Blogging helps expand community and can be a particularly powerful tool for diverse and minority populations. As I say in my dissertation, educators must look:
at the opportunities for instructional technology to not only enhance the linguistic power of individual students, but we need to also assess how that power can be used in constructive ways to strengthen local and global communities (Cummins).
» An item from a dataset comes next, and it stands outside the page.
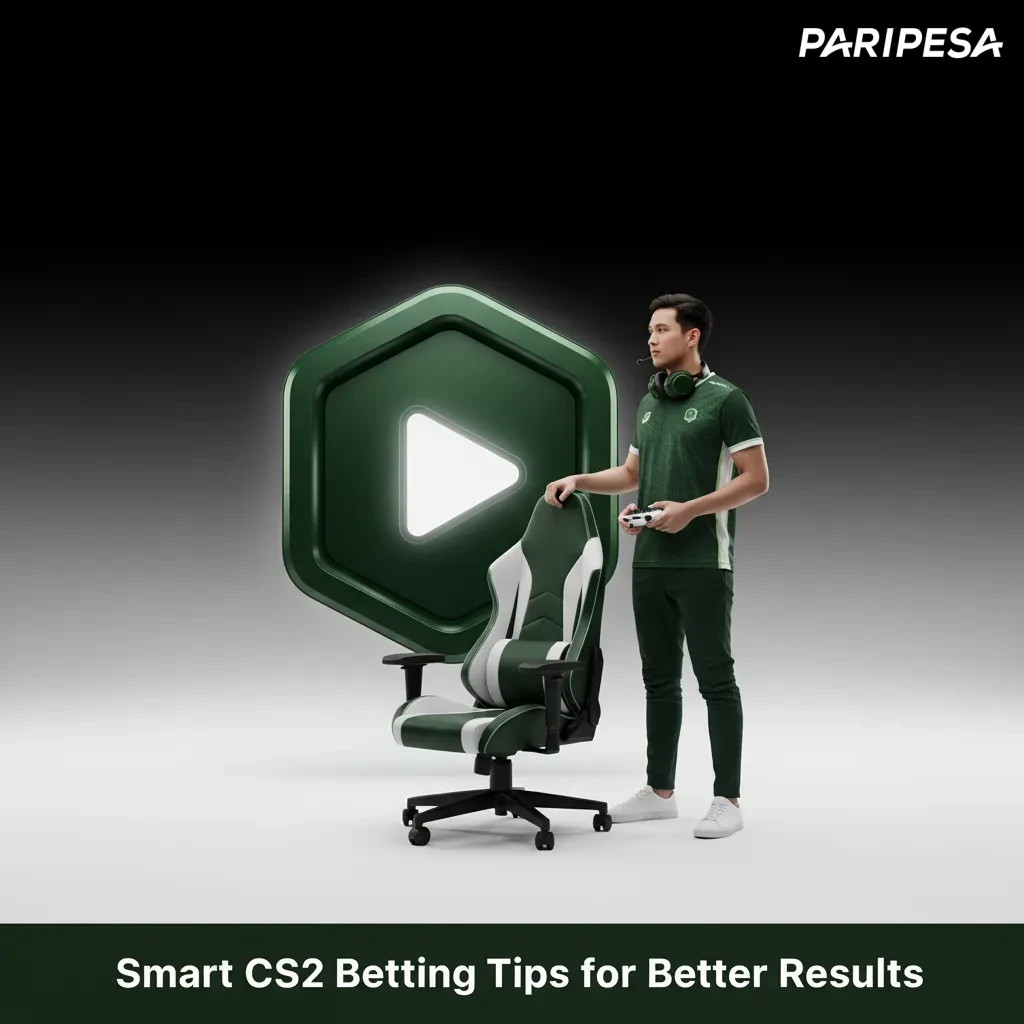 PARIPESA

Smart CS2 Betting Tips for Better Results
Literacy defines a person’s ability to communicate and creatively produce and use information (Jones-Kavalier and Flannigan, 2006) and is therefore required for full and active democratic participation.
Surprisingly, although it may seem counter-intuitive, less advantaged ethnic and linguistic minority students appear to be even more likely to own and/or use valuable instructional technology hardware (Lenhart and Fox, 2006; Madden and Rainie, 2005; Patten and Craig, 2007), though they may not use it for educational purposes or otherwise use it differently. Pew Reports indicate greater minority involvement in online blogging communities (Lenhart and Fox, 2006), and that minority students are more likely to own personal media players (Madden and Rainie, 2005). A poll by the American Speech-Language-Hearing Association (ASHA) cited in The Hispanic Outlook in Higher Education (Allen, 2007) reports additionally that Hispanic boys listen to portable media players longer and louder than any other demographic. The different use of technology by diverse groups may be because, as Troyka (1982) asserts, these students are more social and “more comfortable in an oral rather than a written mode” (p. 258).
I’ll post the citation information soon, and add links as they become available – but I want to get this up ASAP in honor of Black History Month.